Worth pigs that don’t need medication are sold to an “all-natural” kill plant in Iowa. Some butcher hogs go through a buying station at Aberdeen, S.D., rather than direct to a packing plant.
“We start breeding right after Christmas, so they start farrowing about April 20,” he said. “We usually wean them on June 1.”
They use boars to breed back as many gilts as they can, but about half of the gilts are bred again for pigging for second group in September and October.
Bart declares he loves the pig business.
There is a lot of curiosity about the marketing, and whether there is any money in it. Some people are surprised that the open-air system doesn’t smell, except for a few short times a year when they clean out barns.
There are curiosities. In an era of artificial semination, one problem is that it’s hard to find boars that will effectively mate.
“When you get ’em you have to get about twice as many as you need, to get half of them to work,” he said. “And you have to pen-breed ’em so that you know that they’re ‘working’ or you might find that they don’t work at all.”

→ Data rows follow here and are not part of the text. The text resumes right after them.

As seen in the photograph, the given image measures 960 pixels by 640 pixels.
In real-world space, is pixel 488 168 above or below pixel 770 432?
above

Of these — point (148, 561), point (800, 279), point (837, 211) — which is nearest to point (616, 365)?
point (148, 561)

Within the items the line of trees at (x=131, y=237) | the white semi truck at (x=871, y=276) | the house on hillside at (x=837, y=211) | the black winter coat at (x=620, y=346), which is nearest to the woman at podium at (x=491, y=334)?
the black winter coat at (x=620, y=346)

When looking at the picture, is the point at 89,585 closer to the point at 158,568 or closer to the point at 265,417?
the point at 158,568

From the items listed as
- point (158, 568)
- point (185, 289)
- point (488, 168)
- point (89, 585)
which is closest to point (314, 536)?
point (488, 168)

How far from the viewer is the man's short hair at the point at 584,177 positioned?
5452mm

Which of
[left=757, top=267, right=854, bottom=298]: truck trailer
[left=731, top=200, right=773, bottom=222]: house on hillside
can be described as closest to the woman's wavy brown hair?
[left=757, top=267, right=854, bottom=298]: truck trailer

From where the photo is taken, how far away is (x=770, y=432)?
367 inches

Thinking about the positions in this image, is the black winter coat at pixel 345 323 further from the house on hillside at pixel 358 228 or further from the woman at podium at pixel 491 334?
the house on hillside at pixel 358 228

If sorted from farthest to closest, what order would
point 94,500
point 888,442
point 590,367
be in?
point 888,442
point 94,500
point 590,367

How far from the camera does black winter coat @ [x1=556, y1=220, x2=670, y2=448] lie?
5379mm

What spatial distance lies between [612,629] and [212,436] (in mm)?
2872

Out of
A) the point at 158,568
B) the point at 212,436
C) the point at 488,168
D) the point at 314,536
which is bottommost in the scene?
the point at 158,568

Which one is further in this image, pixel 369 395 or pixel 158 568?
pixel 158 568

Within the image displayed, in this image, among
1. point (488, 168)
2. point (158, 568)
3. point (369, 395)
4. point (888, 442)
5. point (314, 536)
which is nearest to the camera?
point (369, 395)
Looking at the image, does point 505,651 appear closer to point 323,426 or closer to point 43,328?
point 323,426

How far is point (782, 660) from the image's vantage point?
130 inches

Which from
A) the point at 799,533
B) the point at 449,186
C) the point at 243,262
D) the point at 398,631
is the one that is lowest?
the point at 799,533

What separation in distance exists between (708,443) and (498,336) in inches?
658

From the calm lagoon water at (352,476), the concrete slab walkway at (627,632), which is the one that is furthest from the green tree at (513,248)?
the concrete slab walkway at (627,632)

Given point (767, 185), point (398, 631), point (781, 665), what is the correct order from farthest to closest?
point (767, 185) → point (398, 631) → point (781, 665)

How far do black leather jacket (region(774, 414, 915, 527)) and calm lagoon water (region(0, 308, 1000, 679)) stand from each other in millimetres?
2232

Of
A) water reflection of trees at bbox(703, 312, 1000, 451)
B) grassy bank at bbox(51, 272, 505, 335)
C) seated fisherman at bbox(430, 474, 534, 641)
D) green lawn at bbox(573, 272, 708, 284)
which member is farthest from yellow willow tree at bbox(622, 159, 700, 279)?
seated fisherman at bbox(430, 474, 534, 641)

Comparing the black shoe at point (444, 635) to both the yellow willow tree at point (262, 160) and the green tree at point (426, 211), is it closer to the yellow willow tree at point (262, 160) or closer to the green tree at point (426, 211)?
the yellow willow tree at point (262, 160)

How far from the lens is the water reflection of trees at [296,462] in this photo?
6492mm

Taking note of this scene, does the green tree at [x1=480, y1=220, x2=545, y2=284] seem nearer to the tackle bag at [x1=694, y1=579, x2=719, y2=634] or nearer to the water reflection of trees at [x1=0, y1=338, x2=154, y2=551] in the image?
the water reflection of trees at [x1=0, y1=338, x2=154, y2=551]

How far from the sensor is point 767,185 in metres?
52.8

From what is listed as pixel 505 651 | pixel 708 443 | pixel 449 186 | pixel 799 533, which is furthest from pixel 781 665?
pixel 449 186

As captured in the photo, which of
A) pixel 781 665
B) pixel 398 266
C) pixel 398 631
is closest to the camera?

In the 1980s, the Worths briefly considered whether to put up a more capital-intensive hog confinement building. But that summer, cement supply became expensive and unavailable. So they stuck with their outdoor system.
“I just want to stay diversified as much as possible,” Dolan said. “Either your grain’s going to be low, or your cattle will be lower. Maybe that year the pigs’ll be higher. It helps even things out in the long run.”
Bart says most people like pigs. His wife, Carmen, was from Eureka, S.D., and is the activities director at the local retirement home. A son, Preston, 20, is a welding student at Lake Area Technical College in Watertown, S.D., and is interested in joining the farm. (Preston’s twin sister, Paige, is in law enforcement training at Northern State University.)
Before COVID, they’d take baby pigs in for the manor residents to greet and enjoy. “Made their day,” he said. Bart said he isn’t sure how long they can go on this way, but he said it would be hard to give up on the pigs or the customers.
“We sell 30 to 40 people around here,” Bart said. “They like our outdoor pigs. They want ’em. It’d be hard to just quit, all together.”